NECM
[*] "Rahmân” ve “Rahîm" kelimeleri, rahmet (رحمة) kökündendir. Rahmet, iyilik ve ikramı gerektiren incelik anlamındadır. Allah’ın özelliği olarak kullanılınca sadece iyilik ve ikram anlaşılır (Müfredât). Rahmân “rahmeti her şeyi kuşatan” demektir. Bu özellik Allah’tan başkasında olmayacağı için “iyiliği sonsuz” diye çevirdik. Rahîm “çok merhametli” demektir. Bu özellik Allah’ın dışındaki varlıklarda da olabilir. Nitekim ‘rahîm’ kelimesi, Tevbe 9/128. âyette Resulullah için; Fetih 48/29. ayette ise müminler için kullanılmıştır.

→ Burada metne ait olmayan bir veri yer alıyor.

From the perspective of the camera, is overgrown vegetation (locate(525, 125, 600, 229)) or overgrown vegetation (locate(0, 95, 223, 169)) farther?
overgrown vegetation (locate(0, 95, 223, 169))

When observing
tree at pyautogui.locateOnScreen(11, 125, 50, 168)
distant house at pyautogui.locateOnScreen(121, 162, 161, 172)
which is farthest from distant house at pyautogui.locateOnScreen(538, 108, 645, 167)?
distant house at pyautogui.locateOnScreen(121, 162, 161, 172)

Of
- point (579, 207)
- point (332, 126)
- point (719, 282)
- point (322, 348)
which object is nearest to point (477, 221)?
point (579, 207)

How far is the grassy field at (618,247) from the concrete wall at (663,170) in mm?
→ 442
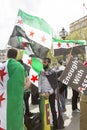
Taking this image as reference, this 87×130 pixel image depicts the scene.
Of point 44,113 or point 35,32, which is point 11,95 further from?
point 35,32

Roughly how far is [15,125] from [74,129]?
134 inches

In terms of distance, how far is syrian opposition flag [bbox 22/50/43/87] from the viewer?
7.96 m

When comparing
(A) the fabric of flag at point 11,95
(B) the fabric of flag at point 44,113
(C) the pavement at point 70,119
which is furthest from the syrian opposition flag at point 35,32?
(A) the fabric of flag at point 11,95

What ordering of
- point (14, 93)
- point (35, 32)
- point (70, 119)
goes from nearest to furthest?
point (14, 93) → point (35, 32) → point (70, 119)

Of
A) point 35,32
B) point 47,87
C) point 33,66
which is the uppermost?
point 35,32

[1*] Hevâ (هَوَى) kelimesinin kök anlamı, gök ile yer arasındaki boşluktur (Lisan’ul-arab). Sürekli bu boşlukta asılı olan Kutup yıldızı, güneş ışınları çekilince görünür hale gelir.

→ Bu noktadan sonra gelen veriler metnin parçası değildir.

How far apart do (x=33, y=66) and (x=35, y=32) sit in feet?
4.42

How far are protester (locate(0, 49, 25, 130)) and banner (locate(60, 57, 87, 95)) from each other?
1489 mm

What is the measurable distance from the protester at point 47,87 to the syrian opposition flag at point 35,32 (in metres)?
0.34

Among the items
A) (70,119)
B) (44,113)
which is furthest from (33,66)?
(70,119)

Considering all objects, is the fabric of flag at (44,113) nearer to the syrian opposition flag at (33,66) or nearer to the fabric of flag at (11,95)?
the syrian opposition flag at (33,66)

[2*] Allah, birçok surede olduğu gibi bu surede de değer verdiği bir şeye yemin ederek bir başka şeyin önemine vurgu yapmaktadır. Burada değer verdiği şey, elif-lam takısı ile belirlilik kazanan "yıldız (necm)" kelimesidir. Nahl 16/16. ayette bu yıldızın yol bulmaya yaradığının anlatılması, buradaki "en-necm (النَّجْمِ)" kelimesinin "Kutup Yıldızı" olduğunu gösterir. Güney Kutbunda Sigma Octantis adı verilen, yıldızın da benzer özellikleri vardır.
[1*] Sebe 34/50.
[2*] Tekvir 81/22.
[*] Rahman 55/2. Ayette bu öğretme işi direkt Allah’a nispet edilmektedir. Allah’ın, elçilerine bir şey öğretmesi ancak gönderdiği elçi aracılığı ile olur (Şûrâ 42/51). Bunun nasıl olduğu da Cin 72/26-28 ayetlerde açıklanmıştır.
[1*] Tekvir 81/23.
[2*] Mekke’nin çevresindeki en yüksek dağ Hira mağarasının bulunduğu Nur dağıdır (Hira, TDV İslam Ansiklopedisi). Kabe’den bakıldığında en yüksek ufuk, o dağın tepesidir. Muhammed aleyhisselam, dağın tepesindeki Hira Mağarasında ibadete çekilmişken en tepede Cebrail aleyhisselamı görmüş, daha sonra Cebrail onun yanına inmiş ve ona ilk vahyi iletmiştir.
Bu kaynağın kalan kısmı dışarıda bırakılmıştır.